• [Directions]: Reproduce the data word for word, keeping every line complete.
[Start of Attachment]
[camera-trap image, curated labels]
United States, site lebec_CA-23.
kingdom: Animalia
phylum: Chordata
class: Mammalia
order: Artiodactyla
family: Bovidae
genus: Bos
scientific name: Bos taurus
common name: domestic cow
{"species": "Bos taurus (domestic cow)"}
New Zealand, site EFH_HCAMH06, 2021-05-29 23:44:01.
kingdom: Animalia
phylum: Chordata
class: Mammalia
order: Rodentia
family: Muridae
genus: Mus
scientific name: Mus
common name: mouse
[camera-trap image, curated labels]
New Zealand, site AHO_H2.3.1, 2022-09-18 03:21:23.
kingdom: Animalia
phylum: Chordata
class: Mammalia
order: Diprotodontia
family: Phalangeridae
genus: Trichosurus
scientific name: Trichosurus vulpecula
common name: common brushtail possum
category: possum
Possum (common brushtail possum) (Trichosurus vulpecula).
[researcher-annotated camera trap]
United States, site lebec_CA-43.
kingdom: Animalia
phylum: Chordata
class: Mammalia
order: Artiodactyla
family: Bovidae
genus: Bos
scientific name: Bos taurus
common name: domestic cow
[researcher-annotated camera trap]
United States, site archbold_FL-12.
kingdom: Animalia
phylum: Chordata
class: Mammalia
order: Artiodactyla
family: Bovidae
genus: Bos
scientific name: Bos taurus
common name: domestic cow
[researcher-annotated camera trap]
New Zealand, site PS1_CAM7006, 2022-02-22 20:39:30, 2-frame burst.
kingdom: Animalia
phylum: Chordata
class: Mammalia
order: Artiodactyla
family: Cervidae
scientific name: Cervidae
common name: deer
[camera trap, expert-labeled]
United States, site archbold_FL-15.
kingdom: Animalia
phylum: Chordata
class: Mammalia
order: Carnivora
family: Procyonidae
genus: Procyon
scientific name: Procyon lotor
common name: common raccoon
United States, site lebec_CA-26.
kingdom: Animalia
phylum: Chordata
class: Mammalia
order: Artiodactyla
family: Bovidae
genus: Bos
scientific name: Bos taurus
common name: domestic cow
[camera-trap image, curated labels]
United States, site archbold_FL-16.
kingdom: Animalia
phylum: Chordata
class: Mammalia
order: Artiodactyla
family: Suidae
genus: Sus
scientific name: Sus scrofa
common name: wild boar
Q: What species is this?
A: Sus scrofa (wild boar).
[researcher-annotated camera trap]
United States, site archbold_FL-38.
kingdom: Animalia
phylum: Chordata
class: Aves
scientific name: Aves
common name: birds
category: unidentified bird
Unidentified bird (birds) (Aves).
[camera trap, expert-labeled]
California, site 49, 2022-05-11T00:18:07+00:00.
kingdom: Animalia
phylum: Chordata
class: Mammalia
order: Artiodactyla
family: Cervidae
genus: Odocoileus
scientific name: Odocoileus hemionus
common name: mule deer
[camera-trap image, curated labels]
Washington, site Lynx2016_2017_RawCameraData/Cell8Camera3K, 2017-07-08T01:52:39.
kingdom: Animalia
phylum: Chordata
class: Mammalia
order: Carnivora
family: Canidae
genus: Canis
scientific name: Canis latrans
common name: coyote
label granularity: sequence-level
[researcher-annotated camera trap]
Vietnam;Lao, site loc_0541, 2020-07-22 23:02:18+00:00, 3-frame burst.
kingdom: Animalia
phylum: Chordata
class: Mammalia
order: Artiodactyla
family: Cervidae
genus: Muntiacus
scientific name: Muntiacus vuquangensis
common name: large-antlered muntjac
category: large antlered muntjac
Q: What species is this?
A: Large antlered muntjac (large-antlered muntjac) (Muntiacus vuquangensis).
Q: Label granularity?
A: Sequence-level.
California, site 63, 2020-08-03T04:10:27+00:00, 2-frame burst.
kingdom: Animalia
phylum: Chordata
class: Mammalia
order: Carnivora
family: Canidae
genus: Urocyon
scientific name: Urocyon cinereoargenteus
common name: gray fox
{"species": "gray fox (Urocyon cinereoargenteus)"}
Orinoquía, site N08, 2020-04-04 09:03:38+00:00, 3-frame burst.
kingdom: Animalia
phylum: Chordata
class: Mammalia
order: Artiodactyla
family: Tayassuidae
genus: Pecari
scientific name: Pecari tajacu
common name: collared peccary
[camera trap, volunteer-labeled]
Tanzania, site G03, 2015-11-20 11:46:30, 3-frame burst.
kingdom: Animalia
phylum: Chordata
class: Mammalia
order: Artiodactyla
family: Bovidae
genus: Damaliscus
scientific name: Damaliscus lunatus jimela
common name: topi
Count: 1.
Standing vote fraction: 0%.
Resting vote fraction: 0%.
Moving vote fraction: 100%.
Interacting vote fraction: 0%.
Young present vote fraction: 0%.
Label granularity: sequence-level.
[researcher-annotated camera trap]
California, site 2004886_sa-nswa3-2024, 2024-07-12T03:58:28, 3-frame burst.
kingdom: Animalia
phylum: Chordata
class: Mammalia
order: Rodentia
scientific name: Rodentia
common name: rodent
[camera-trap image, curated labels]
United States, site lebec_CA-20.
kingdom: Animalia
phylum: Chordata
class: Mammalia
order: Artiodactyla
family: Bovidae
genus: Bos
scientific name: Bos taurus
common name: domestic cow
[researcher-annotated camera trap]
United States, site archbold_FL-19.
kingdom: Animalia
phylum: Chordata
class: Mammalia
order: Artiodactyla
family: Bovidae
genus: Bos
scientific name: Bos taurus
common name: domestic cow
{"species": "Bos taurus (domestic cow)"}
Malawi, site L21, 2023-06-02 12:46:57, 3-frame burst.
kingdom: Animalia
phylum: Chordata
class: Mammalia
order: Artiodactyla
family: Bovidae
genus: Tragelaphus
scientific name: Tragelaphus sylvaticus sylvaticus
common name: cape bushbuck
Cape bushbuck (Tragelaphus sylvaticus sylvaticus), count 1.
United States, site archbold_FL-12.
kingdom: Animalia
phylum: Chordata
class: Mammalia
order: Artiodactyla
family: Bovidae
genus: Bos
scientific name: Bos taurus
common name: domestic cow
[End of Attachment]
• [Task output]:
[camera-trap image, curated labels]
United States, site lebec_CA-23.
kingdom: Animalia
phylum: Chordata
class: Mammalia
order: Artiodactyla
family: Bovidae
genus: Bos
scientific name: Bos taurus
common name: domestic cow
{"species": "Bos taurus (domestic cow)"}
New Zealand, site EFH_HCAMH06, 2021-05-29 23:44:01.
kingdom: Animalia
phylum: Chordata
class: Mammalia
order: Rodentia
family: Muridae
genus: Mus
scientific name: Mus
common name: mouse
[camera-trap image, curated labels]
New Zealand, site AHO_H2.3.1, 2022-09-18 03:21:23.
kingdom: Animalia
phylum: Chordata
class: Mammalia
order: Diprotodontia
family: Phalangeridae
genus: Trichosurus
scientific name: Trichosurus vulpecula
common name: common brushtail possum
category: possum
Possum (common brushtail possum) (Trichosurus vulpecula).
[researcher-annotated camera trap]
United States, site lebec_CA-43.
kingdom: Animalia
phylum: Chordata
class: Mammalia
order: Artiodactyla
family: Bovidae
genus: Bos
scientific name: Bos taurus
common name: domestic cow
[researcher-annotated camera trap]
United States, site archbold_FL-12.
kingdom: Animalia
phylum: Chordata
class: Mammalia
order: Artiodactyla
family: Bovidae
genus: Bos
scientific name: Bos taurus
common name: domestic cow
[researcher-annotated camera trap]
New Zealand, site PS1_CAM7006, 2022-02-22 20:39:30, 2-frame burst.
kingdom: Animalia
phylum: Chordata
class: Mammalia
order: Artiodactyla
family: Cervidae
scientific name: Cervidae
common name: deer
[camera trap, expert-labeled]
United States, site archbold_FL-15.
kingdom: Animalia
phylum: Chordata
class: Mammalia
order: Carnivora
family: Procyonidae
genus: Procyon
scientific name: Procyon lotor
common name: common raccoon
United States, site lebec_CA-26.
kingdom: Animalia
phylum: Chordata
class: Mammalia
order: Artiodactyla
family: Bovidae
genus: Bos
scientific name: Bos taurus
common name: domestic cow
[camera-trap image, curated labels]
United States, site archbold_FL-16.
kingdom: Animalia
phylum: Chordata
class: Mammalia
order: Artiodactyla
family: Suidae
genus: Sus
scientific name: Sus scrofa
common name: wild boar
Q: What species is this?
A: Sus scrofa (wild boar).
[researcher-annotated camera trap]
United States, site archbold_FL-38.
kingdom: Animalia
phylum: Chordata
class: Aves
scientific name: Aves
common name: birds
category: unidentified bird
Unidentified bird (birds) (Aves).
[camera trap, expert-labeled]
California, site 49, 2022-05-11T00:18:07+00:00.
kingdom: Animalia
phylum: Chordata
class: Mammalia
order: Artiodactyla
family: Cervidae
genus: Odocoileus
scientific name: Odocoileus hemionus
common name: mule deer
[camera-trap image, curated labels]
Washington, site Lynx2016_2017_RawCameraData/Cell8Camera3K, 2017-07-08T01:52:39.
kingdom: Animalia
phylum: Chordata
class: Mammalia
order: Carnivora
family: Canidae
genus: Canis
scientific name: Canis latrans
common name: coyote
label granularity: sequence-level
[researcher-annotated camera trap]
Vietnam;Lao, site loc_0541, 2020-07-22 23:02:18+00:00, 3-frame burst.
kingdom: Animalia
phylum: Chordata
class: Mammalia
order: Artiodactyla
family: Cervidae
genus: Muntiacus
scientific name: Muntiacus vuquangensis
common name: large-antlered muntjac
category: large antlered muntjac
Q: What species is this?
A: Large antlered muntjac (large-antlered muntjac) (Muntiacus vuquangensis).
Q: Label granularity?
A: Sequence-level.
California, site 63, 2020-08-03T04:10:27+00:00, 2-frame burst.
kingdom: Animalia
phylum: Chordata
class: Mammalia
order: Carnivora
family: Canidae
genus: Urocyon
scientific name: Urocyon cinereoargenteus
common name: gray fox
{"species": "gray fox (Urocyon cinereoargenteus)"}
Orinoquía, site N08, 2020-04-04 09:03:38+00:00, 3-frame burst.
kingdom: Animalia
phylum: Chordata
class: Mammalia
order: Artiodactyla
family: Tayassuidae
genus: Pecari
scientific name: Pecari tajacu
common name: collared peccary
[camera trap, volunteer-labeled]
Tanzania, site G03, 2015-11-20 11:46:30, 3-frame burst.
kingdom: Animalia
phylum: Chordata
class: Mammalia
order: Artiodactyla
family: Bovidae
genus: Damaliscus
scientific name: Damaliscus lunatus jimela
common name: topi
Count: 1.
Standing vote fraction: 0%.
Resting vote fraction: 0%.
Moving vote fraction: 100%.
Interacting vote fraction: 0%.
Young present vote fraction: 0%.
Label granularity: sequence-level.
[researcher-annotated camera trap]
California, site 2004886_sa-nswa3-2024, 2024-07-12T03:58:28, 3-frame burst.
kingdom: Animalia
phylum: Chordata
class: Mammalia
order: Rodentia
scientific name: Rodentia
common name: rodent
[camera-trap image, curated labels]
United States, site lebec_CA-20.
kingdom: Animalia
phylum: Chordata
class: Mammalia
order: Artiodactyla
family: Bovidae
genus: Bos
scientific name: Bos taurus
common name: domestic cow
[researcher-annotated camera trap]
United States, site archbold_FL-19.
kingdom: Animalia
phylum: Chordata
class: Mammalia
order: Artiodactyla
family: Bovidae
genus: Bos
scientific name: Bos taurus
common name: domestic cow
{"species": "Bos taurus (domestic cow)"}
Malawi, site L21, 2023-06-02 12:46:57, 3-frame burst.
kingdom: Animalia
phylum: Chordata
class: Mammalia
order: Artiodactyla
family: Bovidae
genus: Tragelaphus
scientific name: Tragelaphus sylvaticus sylvaticus
common name: cape bushbuck
Cape bushbuck (Tragelaphus sylvaticus sylvaticus), count 1.
United States, site archbold_FL-12.
kingdom: Animalia
phylum: Chordata
class: Mammalia
order: Artiodactyla
family: Bovidae
genus: Bos
scientific name: Bos taurus
common name: domestic cow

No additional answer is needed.